Le 1er janvier 1959, Fidel Castro proclamait le «triomphe de la révolution». Soixante-cinq ans plus tard, les célébrations n’ont jamais été aussi amères dans l’île durement frappée par la crise économique. Hyperinflation, sous-alimentation, plan d’austérité sans précédent… La situation du pays, sous embargo des Etats-Unis, est telle que l’avenir des Cubains semble aujourd’hui se résumer à : partir ou attendre de pouvoir partir.
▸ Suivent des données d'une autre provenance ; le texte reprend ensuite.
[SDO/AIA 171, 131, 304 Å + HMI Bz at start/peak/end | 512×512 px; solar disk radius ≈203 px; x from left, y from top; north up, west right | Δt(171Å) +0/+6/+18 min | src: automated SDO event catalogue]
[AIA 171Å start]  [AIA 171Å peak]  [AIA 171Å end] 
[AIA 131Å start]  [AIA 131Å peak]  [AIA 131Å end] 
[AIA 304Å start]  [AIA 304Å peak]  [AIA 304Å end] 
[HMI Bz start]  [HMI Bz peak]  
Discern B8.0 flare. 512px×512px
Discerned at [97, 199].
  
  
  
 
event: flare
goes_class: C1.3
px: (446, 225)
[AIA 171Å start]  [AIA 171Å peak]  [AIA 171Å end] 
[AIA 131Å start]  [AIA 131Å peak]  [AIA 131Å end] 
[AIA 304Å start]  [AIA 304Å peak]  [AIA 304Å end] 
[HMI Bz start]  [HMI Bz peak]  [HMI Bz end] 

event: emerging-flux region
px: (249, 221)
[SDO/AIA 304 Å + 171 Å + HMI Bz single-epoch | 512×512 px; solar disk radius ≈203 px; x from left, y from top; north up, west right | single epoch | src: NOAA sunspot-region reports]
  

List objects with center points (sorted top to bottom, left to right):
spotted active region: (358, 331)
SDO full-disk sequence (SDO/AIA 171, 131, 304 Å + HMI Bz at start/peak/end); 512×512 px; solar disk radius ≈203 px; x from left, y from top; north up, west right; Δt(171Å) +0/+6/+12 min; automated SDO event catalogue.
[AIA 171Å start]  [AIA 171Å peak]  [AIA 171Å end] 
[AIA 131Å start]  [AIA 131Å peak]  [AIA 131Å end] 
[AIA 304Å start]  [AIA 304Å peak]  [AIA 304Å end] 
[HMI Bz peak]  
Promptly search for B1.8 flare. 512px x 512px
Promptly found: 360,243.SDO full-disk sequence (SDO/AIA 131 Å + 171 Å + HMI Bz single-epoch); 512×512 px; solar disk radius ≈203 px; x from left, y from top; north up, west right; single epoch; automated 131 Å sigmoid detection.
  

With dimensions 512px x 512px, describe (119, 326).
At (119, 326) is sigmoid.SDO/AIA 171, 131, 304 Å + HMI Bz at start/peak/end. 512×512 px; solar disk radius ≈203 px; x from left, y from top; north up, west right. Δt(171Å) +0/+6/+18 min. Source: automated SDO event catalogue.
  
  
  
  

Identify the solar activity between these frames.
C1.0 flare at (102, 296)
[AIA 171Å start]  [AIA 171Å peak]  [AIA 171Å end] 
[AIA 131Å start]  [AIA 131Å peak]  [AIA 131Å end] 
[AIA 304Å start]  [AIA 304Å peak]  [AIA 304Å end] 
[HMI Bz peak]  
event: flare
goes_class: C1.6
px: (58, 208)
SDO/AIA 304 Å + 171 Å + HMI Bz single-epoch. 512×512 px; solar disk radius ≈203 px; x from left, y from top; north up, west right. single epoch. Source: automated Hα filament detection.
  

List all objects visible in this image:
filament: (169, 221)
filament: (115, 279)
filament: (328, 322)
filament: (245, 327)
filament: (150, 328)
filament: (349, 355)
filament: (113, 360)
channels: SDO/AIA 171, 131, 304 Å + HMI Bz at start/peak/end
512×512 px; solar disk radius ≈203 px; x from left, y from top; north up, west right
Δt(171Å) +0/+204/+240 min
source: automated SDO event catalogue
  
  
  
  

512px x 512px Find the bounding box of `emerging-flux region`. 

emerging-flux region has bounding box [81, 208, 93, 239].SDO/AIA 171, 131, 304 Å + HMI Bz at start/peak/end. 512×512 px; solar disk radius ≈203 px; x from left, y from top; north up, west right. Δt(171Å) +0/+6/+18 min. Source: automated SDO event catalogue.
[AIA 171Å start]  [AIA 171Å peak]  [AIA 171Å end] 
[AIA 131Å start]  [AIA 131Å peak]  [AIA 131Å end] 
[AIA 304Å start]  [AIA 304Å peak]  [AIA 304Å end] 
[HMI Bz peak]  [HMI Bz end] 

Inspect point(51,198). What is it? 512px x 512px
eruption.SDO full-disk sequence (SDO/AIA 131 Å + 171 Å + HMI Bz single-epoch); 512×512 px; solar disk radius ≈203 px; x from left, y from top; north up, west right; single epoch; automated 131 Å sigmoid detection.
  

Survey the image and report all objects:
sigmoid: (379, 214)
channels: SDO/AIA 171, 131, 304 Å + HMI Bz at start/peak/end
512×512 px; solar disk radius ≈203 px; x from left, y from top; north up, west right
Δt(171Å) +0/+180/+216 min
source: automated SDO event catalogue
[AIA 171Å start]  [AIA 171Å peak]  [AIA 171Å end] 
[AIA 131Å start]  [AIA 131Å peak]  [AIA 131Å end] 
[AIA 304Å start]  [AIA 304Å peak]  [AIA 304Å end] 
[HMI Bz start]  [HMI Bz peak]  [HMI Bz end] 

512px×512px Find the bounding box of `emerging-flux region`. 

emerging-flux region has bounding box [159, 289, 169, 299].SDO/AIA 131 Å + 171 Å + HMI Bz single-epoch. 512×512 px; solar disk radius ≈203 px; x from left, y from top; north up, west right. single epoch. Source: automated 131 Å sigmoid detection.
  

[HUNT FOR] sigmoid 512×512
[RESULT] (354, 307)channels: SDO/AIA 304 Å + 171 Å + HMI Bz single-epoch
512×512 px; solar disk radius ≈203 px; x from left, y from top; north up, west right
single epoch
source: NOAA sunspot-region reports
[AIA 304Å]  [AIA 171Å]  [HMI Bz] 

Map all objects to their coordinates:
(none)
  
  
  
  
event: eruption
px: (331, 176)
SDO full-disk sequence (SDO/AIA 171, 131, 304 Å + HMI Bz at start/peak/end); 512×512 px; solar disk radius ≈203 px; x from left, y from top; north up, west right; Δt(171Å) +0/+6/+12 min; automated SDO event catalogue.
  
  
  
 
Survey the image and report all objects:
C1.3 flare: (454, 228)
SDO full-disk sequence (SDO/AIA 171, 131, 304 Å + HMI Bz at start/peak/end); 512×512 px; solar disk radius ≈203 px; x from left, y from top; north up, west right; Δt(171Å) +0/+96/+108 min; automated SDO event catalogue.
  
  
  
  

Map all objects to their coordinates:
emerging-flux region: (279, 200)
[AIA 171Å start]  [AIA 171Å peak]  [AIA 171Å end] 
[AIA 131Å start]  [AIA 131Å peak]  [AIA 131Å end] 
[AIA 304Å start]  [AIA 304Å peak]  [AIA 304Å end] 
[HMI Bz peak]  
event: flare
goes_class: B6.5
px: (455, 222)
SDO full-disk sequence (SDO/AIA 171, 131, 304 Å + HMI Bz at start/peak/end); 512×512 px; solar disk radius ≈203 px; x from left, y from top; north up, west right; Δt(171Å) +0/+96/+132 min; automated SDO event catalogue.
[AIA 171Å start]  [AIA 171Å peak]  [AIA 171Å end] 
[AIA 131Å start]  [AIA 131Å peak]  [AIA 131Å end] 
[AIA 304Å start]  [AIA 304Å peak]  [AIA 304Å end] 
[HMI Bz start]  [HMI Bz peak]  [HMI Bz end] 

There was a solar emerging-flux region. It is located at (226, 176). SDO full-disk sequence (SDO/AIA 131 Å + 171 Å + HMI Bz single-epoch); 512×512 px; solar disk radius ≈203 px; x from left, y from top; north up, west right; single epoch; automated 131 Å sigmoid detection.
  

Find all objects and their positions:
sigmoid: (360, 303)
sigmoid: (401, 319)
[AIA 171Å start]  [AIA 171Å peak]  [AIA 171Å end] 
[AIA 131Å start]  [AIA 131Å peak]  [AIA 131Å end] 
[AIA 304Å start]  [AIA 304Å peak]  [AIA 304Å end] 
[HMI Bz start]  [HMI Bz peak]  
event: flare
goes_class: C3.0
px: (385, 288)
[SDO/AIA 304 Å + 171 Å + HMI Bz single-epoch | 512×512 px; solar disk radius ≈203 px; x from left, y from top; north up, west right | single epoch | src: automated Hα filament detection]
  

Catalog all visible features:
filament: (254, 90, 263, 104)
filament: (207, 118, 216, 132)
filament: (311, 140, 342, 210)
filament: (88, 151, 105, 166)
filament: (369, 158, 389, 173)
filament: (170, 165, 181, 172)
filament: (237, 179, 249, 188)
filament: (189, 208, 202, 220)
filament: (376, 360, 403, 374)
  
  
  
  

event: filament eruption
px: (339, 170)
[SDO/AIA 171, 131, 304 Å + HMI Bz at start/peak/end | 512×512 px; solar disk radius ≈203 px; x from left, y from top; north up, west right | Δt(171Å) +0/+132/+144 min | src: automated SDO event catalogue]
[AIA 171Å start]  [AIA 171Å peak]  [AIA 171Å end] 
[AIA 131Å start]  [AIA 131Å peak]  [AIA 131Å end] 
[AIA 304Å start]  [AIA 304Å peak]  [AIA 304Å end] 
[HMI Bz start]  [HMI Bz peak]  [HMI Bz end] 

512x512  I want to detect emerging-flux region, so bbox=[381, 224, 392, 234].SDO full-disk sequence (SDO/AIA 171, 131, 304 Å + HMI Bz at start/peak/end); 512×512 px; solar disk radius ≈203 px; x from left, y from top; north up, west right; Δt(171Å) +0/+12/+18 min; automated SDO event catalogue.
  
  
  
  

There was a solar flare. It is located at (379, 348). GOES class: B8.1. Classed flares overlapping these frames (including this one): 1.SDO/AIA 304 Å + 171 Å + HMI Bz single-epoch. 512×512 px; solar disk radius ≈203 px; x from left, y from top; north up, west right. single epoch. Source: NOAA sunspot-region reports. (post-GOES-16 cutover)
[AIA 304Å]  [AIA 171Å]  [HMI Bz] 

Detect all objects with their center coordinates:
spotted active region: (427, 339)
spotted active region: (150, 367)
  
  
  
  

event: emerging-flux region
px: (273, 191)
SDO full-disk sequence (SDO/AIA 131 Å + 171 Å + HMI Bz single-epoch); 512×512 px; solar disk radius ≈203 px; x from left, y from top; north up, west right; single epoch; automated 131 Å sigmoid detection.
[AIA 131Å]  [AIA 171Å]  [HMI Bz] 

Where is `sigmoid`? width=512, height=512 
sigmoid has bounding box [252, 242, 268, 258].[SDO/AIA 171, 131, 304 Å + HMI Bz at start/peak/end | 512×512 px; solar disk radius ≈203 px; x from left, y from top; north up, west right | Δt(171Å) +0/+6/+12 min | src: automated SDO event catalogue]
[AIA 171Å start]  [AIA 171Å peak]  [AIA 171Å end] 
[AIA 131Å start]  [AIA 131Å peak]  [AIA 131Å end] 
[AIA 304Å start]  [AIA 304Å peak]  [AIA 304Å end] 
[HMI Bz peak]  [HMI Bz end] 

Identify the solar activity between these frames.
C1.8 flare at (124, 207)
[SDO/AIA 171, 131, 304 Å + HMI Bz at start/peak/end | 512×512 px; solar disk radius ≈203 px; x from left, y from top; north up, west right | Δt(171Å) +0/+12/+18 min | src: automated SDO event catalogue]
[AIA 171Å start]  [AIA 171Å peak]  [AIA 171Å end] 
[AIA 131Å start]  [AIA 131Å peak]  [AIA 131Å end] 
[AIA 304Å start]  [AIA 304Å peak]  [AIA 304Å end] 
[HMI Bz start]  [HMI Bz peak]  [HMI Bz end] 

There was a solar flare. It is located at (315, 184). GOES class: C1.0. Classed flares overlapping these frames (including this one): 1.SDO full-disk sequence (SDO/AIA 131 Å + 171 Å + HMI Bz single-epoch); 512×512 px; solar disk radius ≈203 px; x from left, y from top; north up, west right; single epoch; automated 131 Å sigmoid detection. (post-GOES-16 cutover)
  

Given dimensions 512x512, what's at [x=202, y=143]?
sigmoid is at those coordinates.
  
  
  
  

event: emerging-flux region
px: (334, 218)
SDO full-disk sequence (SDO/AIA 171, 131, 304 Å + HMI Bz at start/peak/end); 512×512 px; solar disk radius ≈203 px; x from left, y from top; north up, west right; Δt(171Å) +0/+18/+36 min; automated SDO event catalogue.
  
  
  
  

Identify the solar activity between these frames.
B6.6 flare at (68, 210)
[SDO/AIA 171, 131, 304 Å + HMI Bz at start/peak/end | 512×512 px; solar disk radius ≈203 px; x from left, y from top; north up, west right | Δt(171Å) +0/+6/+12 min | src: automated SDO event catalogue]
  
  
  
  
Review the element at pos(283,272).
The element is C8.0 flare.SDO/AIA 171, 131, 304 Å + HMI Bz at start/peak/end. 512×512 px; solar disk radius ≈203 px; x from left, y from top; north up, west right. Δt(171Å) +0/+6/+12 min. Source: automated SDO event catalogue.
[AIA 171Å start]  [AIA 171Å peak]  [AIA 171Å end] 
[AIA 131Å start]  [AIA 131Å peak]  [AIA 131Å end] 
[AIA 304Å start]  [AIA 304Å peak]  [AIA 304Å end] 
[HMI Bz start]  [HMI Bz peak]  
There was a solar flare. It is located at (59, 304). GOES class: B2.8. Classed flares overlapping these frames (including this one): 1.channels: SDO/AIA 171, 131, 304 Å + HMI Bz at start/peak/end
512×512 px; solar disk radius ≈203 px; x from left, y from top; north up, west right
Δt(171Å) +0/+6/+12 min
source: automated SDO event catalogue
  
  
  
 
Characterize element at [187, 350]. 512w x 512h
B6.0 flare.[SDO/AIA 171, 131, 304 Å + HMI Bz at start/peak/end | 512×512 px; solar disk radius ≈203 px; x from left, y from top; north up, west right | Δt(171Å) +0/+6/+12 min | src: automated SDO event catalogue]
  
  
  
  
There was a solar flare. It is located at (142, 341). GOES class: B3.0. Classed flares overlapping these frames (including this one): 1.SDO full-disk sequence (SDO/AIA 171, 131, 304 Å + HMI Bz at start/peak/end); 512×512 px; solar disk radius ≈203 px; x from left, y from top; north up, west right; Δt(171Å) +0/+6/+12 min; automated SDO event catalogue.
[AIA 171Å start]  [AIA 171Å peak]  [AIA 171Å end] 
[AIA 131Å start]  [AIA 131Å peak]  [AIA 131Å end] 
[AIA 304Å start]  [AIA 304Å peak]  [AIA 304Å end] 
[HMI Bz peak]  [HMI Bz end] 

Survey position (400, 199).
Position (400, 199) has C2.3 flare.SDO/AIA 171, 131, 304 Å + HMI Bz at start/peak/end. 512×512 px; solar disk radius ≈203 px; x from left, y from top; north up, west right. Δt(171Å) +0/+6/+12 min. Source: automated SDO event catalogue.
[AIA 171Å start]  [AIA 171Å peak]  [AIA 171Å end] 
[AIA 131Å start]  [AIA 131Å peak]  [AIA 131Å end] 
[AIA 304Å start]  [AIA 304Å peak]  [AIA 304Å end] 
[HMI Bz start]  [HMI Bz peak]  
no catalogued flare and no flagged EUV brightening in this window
Se battre n’est même plus une option. Les cris des manifestants n’ont plus le même écho depuis la répression du mouvement de juillet 2021. Des milliers de Cubains étaient alors descendus dans les rues en scandant «Nous avons faim» et «Liberté» lors des plus grandes manifestations antigouvernementales enregistrées sur l’île communiste depuis la révolution. Selon les autorités, quelque 500 protestataires ont été condamnés, certains à des peines allant jusqu’à vingt-cinq ans de prison. Pour les organisations de défense des droits humains, le chiffre serait plus proche de 700. Dans ce contexte économique et politique mortifère, on estime qu’entre 500 000 et 700 000 habitants de l’île l’ont quittée ces deux dernières années. Et cette vague d’émigration massive qui vide lentement le pays de sa jeunesse et de sa population active n’est pas terminée.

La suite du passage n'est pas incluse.